Australian man arrives in Kerala in search of his family roots

Gopal Nair, a 70-year-old Australian citizen, is on a mission to find his family roots in Kerala.
Gopal Nair
Gopal Nair

KOCHI: Gopal Nair, a 70-year-old Australian citizen, is on a mission to find his family roots in Kerala.
For all these years, his Kerala connection remained only in his surname and the faint memories of his father that his Fiji-born mother, member of a Malayali family settled early in the South Pacific Ocean island, told him when he was very young.

“It was during a trip to Kerala in 2017 that I decided to find my roots. It was a special feeling when I touched down the ground from the flight. I could feel the call of my forefathers who belonged to this land where my father was born and raised. It was bliss and highly emotive,” said Gopal, who was also born in Fiji.

Gopal said he will be back again in Kerala to trace his family links. “I will continue with my effort to find my father’s family members,” said Gopal, who has been living in Australia for the past 40 years.Gopal was very young when his father died and from what his mother had told him, Gopal could surmise that his father was in his teens when he arrived in Fiji some time between 1903 and 1916.

“I have gone through all the records of South Indians who arrived in Fiji, now archived at the National Library of Australia in Canberra. It is possible that my dad was a free settler. As he had run away from home, it’s also possible that he would have lied about his age or other details recorded on the Emigration Pass, document issued from a port in India to those who board steamers to Fiji.

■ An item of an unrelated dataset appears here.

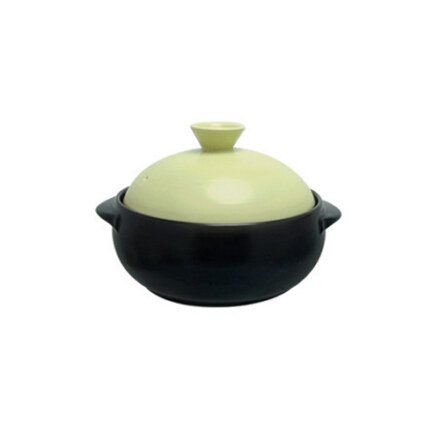 AP Oven Safe Ceramic Pot (L)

“We also know that he was born in Malabar for sure. In Fiji, he lived in Raki Raki, and was a successful businessman and the proprietor of a transport firm. He spoke Malayalam, was educated and used to send money to his family back  home,” Gopal told TNIE over phone from Sydney.

“He died in 1954. There must be some history of his life with his family in India. We were very young and could not read or write Malayalam which contributed to severing of the links. I also learnt lately from my elder brother’s birth certificate that our dad was 48-year-old in 1943, which means he must have been born in 1895. The same document confirms that his father’s name was Kunjunni Nair. But my father also used to write his name as Ram Narain Nair Kunjunni or Kunjunni Raman Narayan Nair, which is still a mystery,” he said adding he used to get tiny bits of information about his father from his mother, who died in 1996.